Please copy the part of the medical device tax article between "The latest effort" and "of the law.", inclusive, and switch "news conference" to "press conference".
Document extract START
Support builds for medical device tax repeal
A bipartisan group of lawmakers predicted Wednesday that the House could repeal ObamaCare’s tax on medical device sales by the end of March.
{mosads}Republicans have pushed to roll back the tax for years, and have insisted for months that would be a top goal if they wrested away full control on Capitol Hill.
The latest effort at repeal, a bill introduced on Tuesday by Rep. Erik Paulsen (R-Minn.), already has the backing of well over half the House — including two dozen Democrats.
“Many of us were saying from the outset this is a very ill-conceived idea,” Paulsen said at a news conference on Wednesday with other repeal supporters. “You’re going to have fewer start-ups, less ideas in the garage.”
Repealing the medical device tax has long had bipartisan support, in large part because several states have large device industries. The U.S. home for device giant Medtronic, for instance, is in Paulsen’s district.
That support from both parties is a major reason that Republicans have eyed scrapping the tax, which K Street has also lobbied extensively to repeal. But some hard-line Republicans seeking to repeal the entire Affordable Care Act aren’t interested in just getting rid of chunks of the law.
Document extract END
Records shown START
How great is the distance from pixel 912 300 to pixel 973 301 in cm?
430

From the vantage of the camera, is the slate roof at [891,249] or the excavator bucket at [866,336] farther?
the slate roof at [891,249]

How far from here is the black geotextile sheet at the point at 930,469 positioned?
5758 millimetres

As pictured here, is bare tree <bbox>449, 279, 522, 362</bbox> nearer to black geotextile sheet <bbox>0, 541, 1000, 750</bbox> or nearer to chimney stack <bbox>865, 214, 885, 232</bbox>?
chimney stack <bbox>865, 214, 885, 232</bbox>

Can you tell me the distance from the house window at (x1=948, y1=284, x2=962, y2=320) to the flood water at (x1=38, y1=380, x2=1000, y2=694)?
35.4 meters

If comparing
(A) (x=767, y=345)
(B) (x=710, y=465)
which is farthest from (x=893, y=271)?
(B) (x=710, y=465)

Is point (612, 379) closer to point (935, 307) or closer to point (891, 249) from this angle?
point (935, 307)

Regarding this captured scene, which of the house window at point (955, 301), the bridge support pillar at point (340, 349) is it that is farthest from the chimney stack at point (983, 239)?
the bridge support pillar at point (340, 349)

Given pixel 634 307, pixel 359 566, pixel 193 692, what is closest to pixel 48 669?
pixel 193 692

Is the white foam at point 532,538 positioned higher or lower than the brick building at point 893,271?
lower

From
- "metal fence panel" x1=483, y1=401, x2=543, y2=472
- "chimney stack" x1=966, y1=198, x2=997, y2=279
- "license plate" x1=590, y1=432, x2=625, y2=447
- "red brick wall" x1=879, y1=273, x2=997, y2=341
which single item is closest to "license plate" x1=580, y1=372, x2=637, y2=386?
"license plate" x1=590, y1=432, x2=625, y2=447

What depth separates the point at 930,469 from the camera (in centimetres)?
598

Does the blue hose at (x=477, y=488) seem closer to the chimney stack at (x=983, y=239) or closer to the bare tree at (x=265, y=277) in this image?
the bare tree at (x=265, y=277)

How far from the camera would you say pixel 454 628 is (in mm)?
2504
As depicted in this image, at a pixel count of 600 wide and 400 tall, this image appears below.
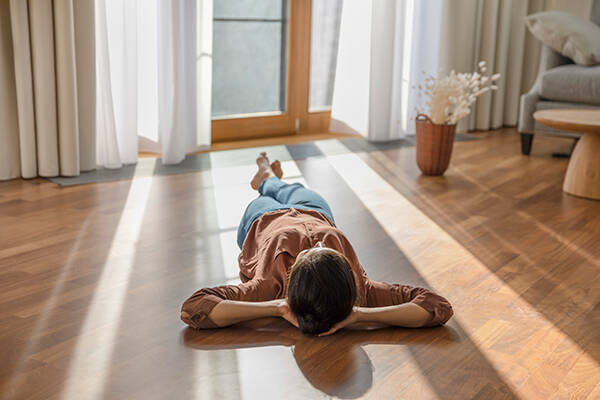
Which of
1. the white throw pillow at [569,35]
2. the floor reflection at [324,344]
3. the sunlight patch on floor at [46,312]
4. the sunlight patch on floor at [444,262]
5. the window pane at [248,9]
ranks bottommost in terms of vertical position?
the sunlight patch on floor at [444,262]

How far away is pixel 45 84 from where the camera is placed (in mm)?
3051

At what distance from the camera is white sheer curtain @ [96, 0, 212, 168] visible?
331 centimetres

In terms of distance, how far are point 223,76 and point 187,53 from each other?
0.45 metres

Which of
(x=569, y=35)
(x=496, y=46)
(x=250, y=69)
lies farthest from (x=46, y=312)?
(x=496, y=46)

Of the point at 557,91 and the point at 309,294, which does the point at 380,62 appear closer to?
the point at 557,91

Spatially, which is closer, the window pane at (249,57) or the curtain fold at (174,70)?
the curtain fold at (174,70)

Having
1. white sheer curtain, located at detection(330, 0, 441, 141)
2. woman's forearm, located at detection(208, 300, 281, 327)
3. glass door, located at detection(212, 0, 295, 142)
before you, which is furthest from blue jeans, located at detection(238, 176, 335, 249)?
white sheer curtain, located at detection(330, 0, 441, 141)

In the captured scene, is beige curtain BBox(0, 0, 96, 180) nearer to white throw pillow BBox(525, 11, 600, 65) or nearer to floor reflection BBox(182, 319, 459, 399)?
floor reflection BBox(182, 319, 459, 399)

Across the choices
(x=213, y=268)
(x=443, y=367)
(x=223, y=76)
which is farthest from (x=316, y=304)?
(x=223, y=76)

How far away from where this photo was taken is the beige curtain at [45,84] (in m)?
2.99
Records shown END
Records shown START
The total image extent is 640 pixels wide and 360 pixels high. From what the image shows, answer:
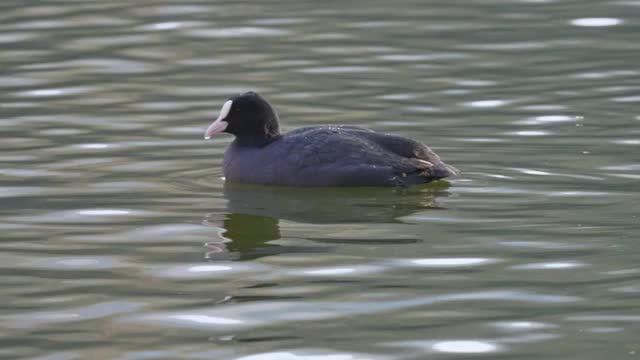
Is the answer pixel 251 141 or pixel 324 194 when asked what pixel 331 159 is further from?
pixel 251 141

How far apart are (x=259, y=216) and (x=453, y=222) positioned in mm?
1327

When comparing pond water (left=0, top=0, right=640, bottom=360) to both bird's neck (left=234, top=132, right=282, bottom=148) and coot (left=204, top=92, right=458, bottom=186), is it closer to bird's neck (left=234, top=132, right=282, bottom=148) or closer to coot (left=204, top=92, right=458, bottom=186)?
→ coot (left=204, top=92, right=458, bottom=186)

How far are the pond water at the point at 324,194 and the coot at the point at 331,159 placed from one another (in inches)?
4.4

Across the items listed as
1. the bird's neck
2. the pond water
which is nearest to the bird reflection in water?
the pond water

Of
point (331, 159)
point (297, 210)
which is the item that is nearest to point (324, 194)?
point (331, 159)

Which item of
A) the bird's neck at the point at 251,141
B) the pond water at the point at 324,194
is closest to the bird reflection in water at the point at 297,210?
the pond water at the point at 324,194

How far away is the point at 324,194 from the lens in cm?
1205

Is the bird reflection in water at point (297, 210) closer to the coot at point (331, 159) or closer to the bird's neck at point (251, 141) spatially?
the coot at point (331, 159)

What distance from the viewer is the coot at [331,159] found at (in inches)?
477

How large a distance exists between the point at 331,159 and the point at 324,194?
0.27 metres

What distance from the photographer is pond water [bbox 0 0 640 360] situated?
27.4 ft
Records shown END
# Answer to this task
The latest effort at repeal, a bill introduced on Tuesday by Rep. Erik Paulsen (R-Minn.), already has the backing of well over half the House — including two dozen Democrats.
“Many of us were saying from the outset this is a very ill-conceived idea,” Paulsen said at a press conference on Wednesday with other repeal supporters. “You’re going to have fewer start-ups, less ideas in the garage.”
Repealing the medical device tax has long had bipartisan support, in large part because several states have large device industries. The U.S. home for device giant Medtronic, for instance, is in Paulsen’s district.
That support from both parties is a major reason that Republicans have eyed scrapping the tax, which K Street has also lobbied extensively to repeal. But some hard-line Republicans seeking to repeal the entire Affordable Care Act aren’t interested in just getting rid of chunks of the law.